Pedro y Jesús levantaron a Juana del suelo y la acompañaron de vuelta a su casa, por la calle del acueducto, la que da al barrio de los aguadores, cerca del Templo santo de Jerusalén.

Juan 8,2-11

Notas

* En Israel, el adulterio era tenido por delito público. Las antiguas leyes lo castigaban con la muerte (Levítico 20, 1). La tradición y las costumbres dieron a esta ley, como a tantas otras, una interpretación machista. Y así, el adulterio del hombre casado sólo era tal si tenía relaciones con una mujer casada, pero si ésta era soltera, prostituta o esclava, su relación no se consideraba como adúltera.
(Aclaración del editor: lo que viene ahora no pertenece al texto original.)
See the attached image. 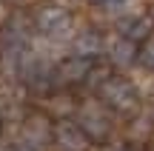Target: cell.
Here are the masks:
<instances>
[{
	"label": "cell",
	"mask_w": 154,
	"mask_h": 151,
	"mask_svg": "<svg viewBox=\"0 0 154 151\" xmlns=\"http://www.w3.org/2000/svg\"><path fill=\"white\" fill-rule=\"evenodd\" d=\"M100 100H103V106L114 108L120 114H134L140 97H137L134 83H128L126 77H106L100 83Z\"/></svg>",
	"instance_id": "obj_1"
},
{
	"label": "cell",
	"mask_w": 154,
	"mask_h": 151,
	"mask_svg": "<svg viewBox=\"0 0 154 151\" xmlns=\"http://www.w3.org/2000/svg\"><path fill=\"white\" fill-rule=\"evenodd\" d=\"M77 125L88 140H103L111 131V120L106 114V106H100L97 100H86L77 111Z\"/></svg>",
	"instance_id": "obj_2"
},
{
	"label": "cell",
	"mask_w": 154,
	"mask_h": 151,
	"mask_svg": "<svg viewBox=\"0 0 154 151\" xmlns=\"http://www.w3.org/2000/svg\"><path fill=\"white\" fill-rule=\"evenodd\" d=\"M37 29L49 37H63L72 32V14L60 6H46L37 14Z\"/></svg>",
	"instance_id": "obj_3"
},
{
	"label": "cell",
	"mask_w": 154,
	"mask_h": 151,
	"mask_svg": "<svg viewBox=\"0 0 154 151\" xmlns=\"http://www.w3.org/2000/svg\"><path fill=\"white\" fill-rule=\"evenodd\" d=\"M51 134H54V143H57L63 151H86L88 143H91V140L80 131V125L72 123V120H60V123L51 128Z\"/></svg>",
	"instance_id": "obj_4"
},
{
	"label": "cell",
	"mask_w": 154,
	"mask_h": 151,
	"mask_svg": "<svg viewBox=\"0 0 154 151\" xmlns=\"http://www.w3.org/2000/svg\"><path fill=\"white\" fill-rule=\"evenodd\" d=\"M49 140H51V125H49V120H46V117H29L26 125H23L20 143L29 151H40Z\"/></svg>",
	"instance_id": "obj_5"
},
{
	"label": "cell",
	"mask_w": 154,
	"mask_h": 151,
	"mask_svg": "<svg viewBox=\"0 0 154 151\" xmlns=\"http://www.w3.org/2000/svg\"><path fill=\"white\" fill-rule=\"evenodd\" d=\"M117 32H120V37H123V40H128V43L149 40V37H151V17H143V14L126 17V20H120Z\"/></svg>",
	"instance_id": "obj_6"
},
{
	"label": "cell",
	"mask_w": 154,
	"mask_h": 151,
	"mask_svg": "<svg viewBox=\"0 0 154 151\" xmlns=\"http://www.w3.org/2000/svg\"><path fill=\"white\" fill-rule=\"evenodd\" d=\"M88 71H91V63L83 60V57H72V60L60 63V68H57V80L60 83H83V80L88 77Z\"/></svg>",
	"instance_id": "obj_7"
},
{
	"label": "cell",
	"mask_w": 154,
	"mask_h": 151,
	"mask_svg": "<svg viewBox=\"0 0 154 151\" xmlns=\"http://www.w3.org/2000/svg\"><path fill=\"white\" fill-rule=\"evenodd\" d=\"M109 57H111L114 66L128 68L134 60H137V46L128 43V40H123V37H117V40H111V43H109Z\"/></svg>",
	"instance_id": "obj_8"
},
{
	"label": "cell",
	"mask_w": 154,
	"mask_h": 151,
	"mask_svg": "<svg viewBox=\"0 0 154 151\" xmlns=\"http://www.w3.org/2000/svg\"><path fill=\"white\" fill-rule=\"evenodd\" d=\"M103 49H106L103 37H100L97 32H91V29H86V32L74 40V57H83V60H88V57L100 54Z\"/></svg>",
	"instance_id": "obj_9"
},
{
	"label": "cell",
	"mask_w": 154,
	"mask_h": 151,
	"mask_svg": "<svg viewBox=\"0 0 154 151\" xmlns=\"http://www.w3.org/2000/svg\"><path fill=\"white\" fill-rule=\"evenodd\" d=\"M100 9L109 17H123L126 20V14H131V9H134V0H103Z\"/></svg>",
	"instance_id": "obj_10"
},
{
	"label": "cell",
	"mask_w": 154,
	"mask_h": 151,
	"mask_svg": "<svg viewBox=\"0 0 154 151\" xmlns=\"http://www.w3.org/2000/svg\"><path fill=\"white\" fill-rule=\"evenodd\" d=\"M137 57H140V63H143L146 68H154V34L146 40V46L137 51Z\"/></svg>",
	"instance_id": "obj_11"
},
{
	"label": "cell",
	"mask_w": 154,
	"mask_h": 151,
	"mask_svg": "<svg viewBox=\"0 0 154 151\" xmlns=\"http://www.w3.org/2000/svg\"><path fill=\"white\" fill-rule=\"evenodd\" d=\"M151 123H154V117H134V123H131V137L143 140V137H146V131L151 128Z\"/></svg>",
	"instance_id": "obj_12"
},
{
	"label": "cell",
	"mask_w": 154,
	"mask_h": 151,
	"mask_svg": "<svg viewBox=\"0 0 154 151\" xmlns=\"http://www.w3.org/2000/svg\"><path fill=\"white\" fill-rule=\"evenodd\" d=\"M3 151H29L26 146H23V143H14V146H6Z\"/></svg>",
	"instance_id": "obj_13"
},
{
	"label": "cell",
	"mask_w": 154,
	"mask_h": 151,
	"mask_svg": "<svg viewBox=\"0 0 154 151\" xmlns=\"http://www.w3.org/2000/svg\"><path fill=\"white\" fill-rule=\"evenodd\" d=\"M109 151H131V148H128V143H123V146H111Z\"/></svg>",
	"instance_id": "obj_14"
},
{
	"label": "cell",
	"mask_w": 154,
	"mask_h": 151,
	"mask_svg": "<svg viewBox=\"0 0 154 151\" xmlns=\"http://www.w3.org/2000/svg\"><path fill=\"white\" fill-rule=\"evenodd\" d=\"M88 3H103V0H88Z\"/></svg>",
	"instance_id": "obj_15"
}]
</instances>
En el caso de la mujer, bastaba que tuviera relaciones con cualquier hombre. La mujer sospechosa de adulterio era sometida a la prueba pública de tomar aguas amargas. Si le hinchaban el vientre era cierto su adulterio. Si no sentía malestares, todo quedaba en falsa sospecha (Números 5, 11-31). Esta prueba la realizaba diariamente un sacerdote en la Puerta de Nicanor en el Templo de Jerusalén. El hombre no podía ser sometido a este rito.

* Comprobado el adulterio, los pecadores él o ella debían ser apedreados por la comunidad. Por ser el adulterio un pecado considerado público, la comunidad debía borrar la mancha también públicamente. El apedreamiento o lapidación debían realizarlo los vecinos del lugar en que el pecador había sido descubierto en falta y, generalmente, el sitio del suplicio estaba fuera de los muros de la ciudad. Los testigos de los hechos eran los que arrojaban las primeras piedras contra el culpable. Otros delitos castigados con el apedreamiento eran la blasfemia, la adivinación y las distintas formas de idolatría, así como la violación de la ley del descanso del sábado. Delitos sexuales de mayor gravedad se castigaban con la hoguera. A estos condenados se les enterraba hasta la cintura en estiércol, se les rodeaba todo el torso con estopa y se les introducía en la boca una antorcha encendida.

* El relato de Jesús y la adúltera sólo aparece en el evangelio de Juan y no está en todos los antiguos manuscritos que se conservan del texto original de este evangelio. Algunos piensan que este relato, que tiene todas las garantías de ser histórico, pudo ser suprimido del evangelio de Lucas y de los primeros manuscritos del evangelio de Juan porque la indulgencia de Jesús con la mujer pecadora resultaba excesiva, y hasta escandalosa, incluso a las primeras comunidades cristianas.